Controversy over preferential policies at special administrative-economic zones

Tax incentives and land leasing policies at special administrative-economic zones (SAEZs) have generated mixed opinions among experts, especially with regard to the duration of the incentives on offer.

Economic expert Pham Chi Lan expressed concern over the necessity of offering maximum duration of 99 years for land leasing at SAEZs.
 
Illustration photo.
Illustration photo.
"In a fast-changing world, who could ensure to focus solely on a certain business field in 70 or even 90 years," said Lan at an event held by Vietnam Institute for Economic and Policy Research (VEPR). 
Lan questioned the enterprises' risk of bankruptcy in a period of 10 or 20 years, for which who will be responsible for the land transfer process and change of use purposes afterwards. 
Consequently, Lan stressed the importance of having a long term view in drafting policies , with a view to avoid the dilemma of "enterprises leasing land for 99 years but being bankrupted in 10 years and then transfer land using right for other partner."
Besides, the 99 year - duration for land leasing, according to Lan, will be beneficial only to real estate firms, while in other business fields, the product and production life cycles are much shorter. 
Tax incentives and long duration of land leasing to attract investors are obsolete after 30 years of attracting foreign direct investment (FDI) in Vietnam, Lan continued. "Vietnam could be considered a success story after 30 years of attracting FDI, however, there remain shortcomings of preferential policies, such as transfer pricing, tax evasion and fragmented investment."
Additionally, countries are exposed to risk of robot replacing human in labor-intensive fields, so that those fields will come back to developed countries. Vietnam, therefore, should understand the nature of these fields in a modern world and offering suitable preferential treatment. 
Lan raised the question that the coverage of the incentives is lengthy and scattered with over 100 business field, which could potentially cause difficulties in management. Lesson from other countries showed that SAEZs should only offer preferential treatment in priority fields. 
Over-the-top tax incentives could also cause unfair between foreign enterprises at SAEZs and the private sector, along with other issues such as transfer pricing and tax evasion. 
According to a report from the General Department of Taxation, 720 out of 820 FIEs in Vietnam engaged in tax fraud in 2013 and were ordered to pay nearly VND400 billion (US$19 million) in back taxes and penalties.
Astonishingly, among all economic groups, the FDI sector has the highest number of enterprises reporting losses, the Vietnam Chamber of Commerce & Industry (VCCI) wrote in its annual Vietnam business report released on December 4, 2017.
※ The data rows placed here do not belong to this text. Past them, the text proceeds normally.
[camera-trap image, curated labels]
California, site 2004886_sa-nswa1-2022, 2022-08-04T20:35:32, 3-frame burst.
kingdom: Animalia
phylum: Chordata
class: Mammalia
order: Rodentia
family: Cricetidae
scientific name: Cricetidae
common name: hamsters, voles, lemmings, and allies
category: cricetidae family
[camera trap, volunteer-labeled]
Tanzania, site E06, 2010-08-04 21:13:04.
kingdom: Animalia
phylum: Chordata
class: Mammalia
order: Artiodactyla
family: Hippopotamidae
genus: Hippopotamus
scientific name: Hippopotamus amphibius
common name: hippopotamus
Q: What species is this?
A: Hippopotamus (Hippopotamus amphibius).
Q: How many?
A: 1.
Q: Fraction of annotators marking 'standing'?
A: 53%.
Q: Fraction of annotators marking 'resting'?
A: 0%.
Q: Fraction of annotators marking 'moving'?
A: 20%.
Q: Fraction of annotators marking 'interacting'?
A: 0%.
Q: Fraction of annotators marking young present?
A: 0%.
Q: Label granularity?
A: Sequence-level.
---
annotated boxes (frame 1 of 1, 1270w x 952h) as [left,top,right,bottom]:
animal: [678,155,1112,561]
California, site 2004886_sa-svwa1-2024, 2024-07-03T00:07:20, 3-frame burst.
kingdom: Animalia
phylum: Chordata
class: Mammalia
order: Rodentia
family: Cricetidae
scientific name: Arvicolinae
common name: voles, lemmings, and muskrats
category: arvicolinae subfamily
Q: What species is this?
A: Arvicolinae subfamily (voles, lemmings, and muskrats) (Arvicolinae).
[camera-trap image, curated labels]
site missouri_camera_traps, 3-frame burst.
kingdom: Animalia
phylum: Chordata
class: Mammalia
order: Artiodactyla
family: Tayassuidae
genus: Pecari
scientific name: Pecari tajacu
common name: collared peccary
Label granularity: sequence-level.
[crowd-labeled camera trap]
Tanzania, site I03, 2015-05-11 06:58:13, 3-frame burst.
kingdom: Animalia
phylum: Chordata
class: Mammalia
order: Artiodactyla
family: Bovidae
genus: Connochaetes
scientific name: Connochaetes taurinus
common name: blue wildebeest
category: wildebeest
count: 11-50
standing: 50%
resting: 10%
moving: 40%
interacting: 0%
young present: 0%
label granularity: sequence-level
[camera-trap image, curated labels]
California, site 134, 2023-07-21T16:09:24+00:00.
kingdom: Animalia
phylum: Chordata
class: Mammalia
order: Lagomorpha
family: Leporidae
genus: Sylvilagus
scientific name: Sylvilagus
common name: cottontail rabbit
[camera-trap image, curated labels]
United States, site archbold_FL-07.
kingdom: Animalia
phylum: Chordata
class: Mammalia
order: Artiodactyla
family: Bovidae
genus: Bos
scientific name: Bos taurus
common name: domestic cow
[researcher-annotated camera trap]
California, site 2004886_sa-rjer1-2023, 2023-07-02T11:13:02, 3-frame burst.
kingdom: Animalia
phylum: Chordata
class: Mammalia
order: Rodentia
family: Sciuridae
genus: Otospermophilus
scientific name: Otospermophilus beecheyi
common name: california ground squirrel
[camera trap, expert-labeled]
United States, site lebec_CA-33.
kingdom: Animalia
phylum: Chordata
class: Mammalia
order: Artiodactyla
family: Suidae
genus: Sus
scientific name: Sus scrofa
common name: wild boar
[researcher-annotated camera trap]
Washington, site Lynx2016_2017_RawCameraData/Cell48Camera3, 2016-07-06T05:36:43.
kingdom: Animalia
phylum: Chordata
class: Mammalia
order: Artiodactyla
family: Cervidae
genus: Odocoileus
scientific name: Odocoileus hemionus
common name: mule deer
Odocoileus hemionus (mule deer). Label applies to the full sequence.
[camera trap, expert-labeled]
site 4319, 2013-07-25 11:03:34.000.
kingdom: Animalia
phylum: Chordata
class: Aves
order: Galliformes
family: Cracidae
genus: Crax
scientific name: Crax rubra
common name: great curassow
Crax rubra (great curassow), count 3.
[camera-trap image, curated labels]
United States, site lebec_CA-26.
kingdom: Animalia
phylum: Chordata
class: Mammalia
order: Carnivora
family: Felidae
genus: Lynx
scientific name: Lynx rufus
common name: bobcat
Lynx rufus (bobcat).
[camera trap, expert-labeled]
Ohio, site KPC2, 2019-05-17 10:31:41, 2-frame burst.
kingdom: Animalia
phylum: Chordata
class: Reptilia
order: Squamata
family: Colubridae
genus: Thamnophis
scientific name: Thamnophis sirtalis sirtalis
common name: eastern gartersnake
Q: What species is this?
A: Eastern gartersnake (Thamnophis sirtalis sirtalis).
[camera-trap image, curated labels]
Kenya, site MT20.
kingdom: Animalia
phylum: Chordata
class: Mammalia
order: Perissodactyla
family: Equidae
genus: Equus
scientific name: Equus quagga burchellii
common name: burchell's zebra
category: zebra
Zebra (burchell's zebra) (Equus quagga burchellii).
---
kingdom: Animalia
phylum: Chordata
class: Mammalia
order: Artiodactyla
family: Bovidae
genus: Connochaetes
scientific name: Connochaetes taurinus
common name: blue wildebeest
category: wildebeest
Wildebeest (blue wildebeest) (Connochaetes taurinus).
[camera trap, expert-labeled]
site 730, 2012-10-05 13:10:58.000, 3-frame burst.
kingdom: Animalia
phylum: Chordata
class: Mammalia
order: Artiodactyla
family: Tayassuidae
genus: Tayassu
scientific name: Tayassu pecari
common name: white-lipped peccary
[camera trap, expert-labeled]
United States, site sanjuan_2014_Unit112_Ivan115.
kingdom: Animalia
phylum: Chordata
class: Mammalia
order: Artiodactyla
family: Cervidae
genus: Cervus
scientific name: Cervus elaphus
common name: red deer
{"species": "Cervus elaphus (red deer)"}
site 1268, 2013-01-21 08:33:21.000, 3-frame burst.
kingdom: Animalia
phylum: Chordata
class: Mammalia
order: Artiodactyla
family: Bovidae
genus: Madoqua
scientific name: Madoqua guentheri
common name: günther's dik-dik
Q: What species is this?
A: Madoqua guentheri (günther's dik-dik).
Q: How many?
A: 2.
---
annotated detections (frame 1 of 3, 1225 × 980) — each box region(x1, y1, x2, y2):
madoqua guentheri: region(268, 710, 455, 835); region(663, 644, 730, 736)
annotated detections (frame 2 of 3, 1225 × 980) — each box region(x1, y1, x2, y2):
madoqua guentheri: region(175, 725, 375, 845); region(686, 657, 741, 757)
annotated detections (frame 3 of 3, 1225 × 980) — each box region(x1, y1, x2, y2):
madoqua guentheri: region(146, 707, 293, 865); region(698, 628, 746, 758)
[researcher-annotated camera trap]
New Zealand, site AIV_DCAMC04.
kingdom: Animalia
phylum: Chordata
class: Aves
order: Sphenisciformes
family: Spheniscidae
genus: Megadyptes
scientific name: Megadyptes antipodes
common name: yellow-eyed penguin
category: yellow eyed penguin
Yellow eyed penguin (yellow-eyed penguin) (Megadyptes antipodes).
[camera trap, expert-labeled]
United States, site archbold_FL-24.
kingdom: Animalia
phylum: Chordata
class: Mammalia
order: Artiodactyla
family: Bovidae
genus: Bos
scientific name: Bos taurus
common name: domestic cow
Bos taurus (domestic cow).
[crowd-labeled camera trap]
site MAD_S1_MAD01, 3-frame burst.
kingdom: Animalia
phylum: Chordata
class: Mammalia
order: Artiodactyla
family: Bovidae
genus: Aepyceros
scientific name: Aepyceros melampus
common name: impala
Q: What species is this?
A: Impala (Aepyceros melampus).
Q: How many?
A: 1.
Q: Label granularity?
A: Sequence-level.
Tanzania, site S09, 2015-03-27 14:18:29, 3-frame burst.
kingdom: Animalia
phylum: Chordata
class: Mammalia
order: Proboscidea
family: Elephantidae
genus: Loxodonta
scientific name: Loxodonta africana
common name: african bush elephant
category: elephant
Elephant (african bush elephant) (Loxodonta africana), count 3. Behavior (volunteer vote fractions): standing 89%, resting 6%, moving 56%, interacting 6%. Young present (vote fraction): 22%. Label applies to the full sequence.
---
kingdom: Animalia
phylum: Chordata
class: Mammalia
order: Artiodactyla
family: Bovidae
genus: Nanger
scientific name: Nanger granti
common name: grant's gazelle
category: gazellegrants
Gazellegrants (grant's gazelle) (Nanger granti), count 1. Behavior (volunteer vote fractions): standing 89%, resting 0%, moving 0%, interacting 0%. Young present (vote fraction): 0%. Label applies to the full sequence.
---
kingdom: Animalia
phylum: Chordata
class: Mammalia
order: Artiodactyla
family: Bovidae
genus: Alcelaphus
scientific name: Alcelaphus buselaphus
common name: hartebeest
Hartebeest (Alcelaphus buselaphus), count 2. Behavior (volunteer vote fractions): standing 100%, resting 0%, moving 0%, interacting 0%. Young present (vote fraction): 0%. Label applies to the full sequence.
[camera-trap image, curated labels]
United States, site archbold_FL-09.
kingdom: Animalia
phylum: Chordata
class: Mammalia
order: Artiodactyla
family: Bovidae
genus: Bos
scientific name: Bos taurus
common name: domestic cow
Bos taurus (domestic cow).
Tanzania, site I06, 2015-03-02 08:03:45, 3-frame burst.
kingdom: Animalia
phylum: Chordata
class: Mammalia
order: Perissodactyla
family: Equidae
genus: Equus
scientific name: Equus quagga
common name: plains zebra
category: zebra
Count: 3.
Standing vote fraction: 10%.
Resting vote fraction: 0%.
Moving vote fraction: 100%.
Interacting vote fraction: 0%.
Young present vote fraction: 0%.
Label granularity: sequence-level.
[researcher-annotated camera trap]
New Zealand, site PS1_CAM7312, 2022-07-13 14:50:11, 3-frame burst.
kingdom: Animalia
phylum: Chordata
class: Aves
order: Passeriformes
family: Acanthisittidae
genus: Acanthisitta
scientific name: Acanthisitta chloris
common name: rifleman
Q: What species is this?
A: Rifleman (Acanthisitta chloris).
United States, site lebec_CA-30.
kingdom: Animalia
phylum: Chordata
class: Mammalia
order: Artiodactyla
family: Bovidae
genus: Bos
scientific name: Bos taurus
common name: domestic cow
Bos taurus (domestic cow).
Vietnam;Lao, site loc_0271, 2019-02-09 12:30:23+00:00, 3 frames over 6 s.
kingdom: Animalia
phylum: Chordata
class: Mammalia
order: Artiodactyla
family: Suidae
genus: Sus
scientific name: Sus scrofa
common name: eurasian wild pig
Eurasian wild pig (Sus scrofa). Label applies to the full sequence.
In the 2007-2015 period, despite about half of FIEs reporting losses, in which many reported losses for a number of years in succession, the majority still planned for production expansion; a sign of potential transfer pricing, the report noted.
A recent report from VCCI released on March 22 said the rate of profitable FIEs in 2017 was at an all-time low, of 54.3%, while 37.9% reported losses; also a new record.
Nguyen Thu Huong, senior Program Manager of Governance at Oxfam in Vietnam in an interview to Hanoitimes, suggested the government should prevent tax incentives from becoming scattered and fragmented. Tax holidays - which account for the highest proportion of forgone revenue - need to be restricted.
Several countries have gradually phased out tax incentives as the focus of their tax policies shifted towards tax equity and neutrality, she added. In 2008, China abolished most tax incentives offered to FIEs, such as tax holidays of 3-10 years and lower CIT rates of 24, 15, and 10%.
"Moreover, the experience of developed countries show that tax incentives based on profit do not influence capital inflows into the economy," Huong continued. Credible investors will decide to invest regardless of preferential policies, which are seen as a "bonus".